Every country currently above 60 on this index has experienced a political crisis in the five years following the most recent commodity price shock. Nigeria’s 2015–2016 recession coincided with the rise of Boko Haram to effective territorial control in the northeast. Sudan’s al-Bashir regime survived three decades on oil rents and fell within months of South Sudan’s secession removing 75% of those rents. Zambia defaulted in 2020 after copper prices halved from their super-cycle peak. The pattern is not coincidental.
What the Price of Coffee Tells You About the Price of Everything#
The commodity curse is sometimes described as a paradox: the countries richest in natural resources are among the poorest governed. It is not a paradox. It is a system. The mechanism that connects a commodity price collapse in Geneva to a genocide in Rwanda’s highlands is the same mechanism that connects an oil price fall in Houston to a coup in Caracas, a copper price fall in London to a default in Lusaka. What varies is the speed. What does not vary is the transmission channel: a government that cannot pay its political coalition must find another way to hold it together.

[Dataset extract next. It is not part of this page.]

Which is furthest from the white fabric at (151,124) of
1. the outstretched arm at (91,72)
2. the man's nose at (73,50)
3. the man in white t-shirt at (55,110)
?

Rwanda’s 1994 catastrophe is the most lethal documented instance of this mechanism in the post-Cold War period. It is not the only instance, and it is not the oldest. The more important question — the one this series will spend four more instalments attempting to answer — is whether the mechanism is escapable, and if so, under what conditions and at what cost.
The answer, it turns out, is yes. But the conditions are specific, the window is narrow, and the political incentives work almost entirely against the outcome that the data says is necessary.
References#
Verwimp, P. (2003). Testing the double-genocide thesis for central and southern Rwanda. Journal of Conflict Resolution, 47(4), 423–442. https://doi.org/10.1177/0022002703254207
International Coffee Organization. (2024). Coffee prices. ICO. https://www.ico.org/prices/
Uvin, P. (1998). Aiding violence: The development enterprise in Rwanda. Kumarian Press.
des Forges, A. (1999). Leave none to tell the story: Genocide in Rwanda. Human Rights Watch.
World Bank. (2024). Rwanda: GDP per capita 1980–2000. World Development Indicators. https://databank.worldbank.org
Karl, T. L. (1997). The paradox of plenty: Oil booms and petro-states. University of California Press.
Mamdani, M. (2001). When victims become killers: Colonialism, nativism, and the genocide in Rwanda. Princeton University Press.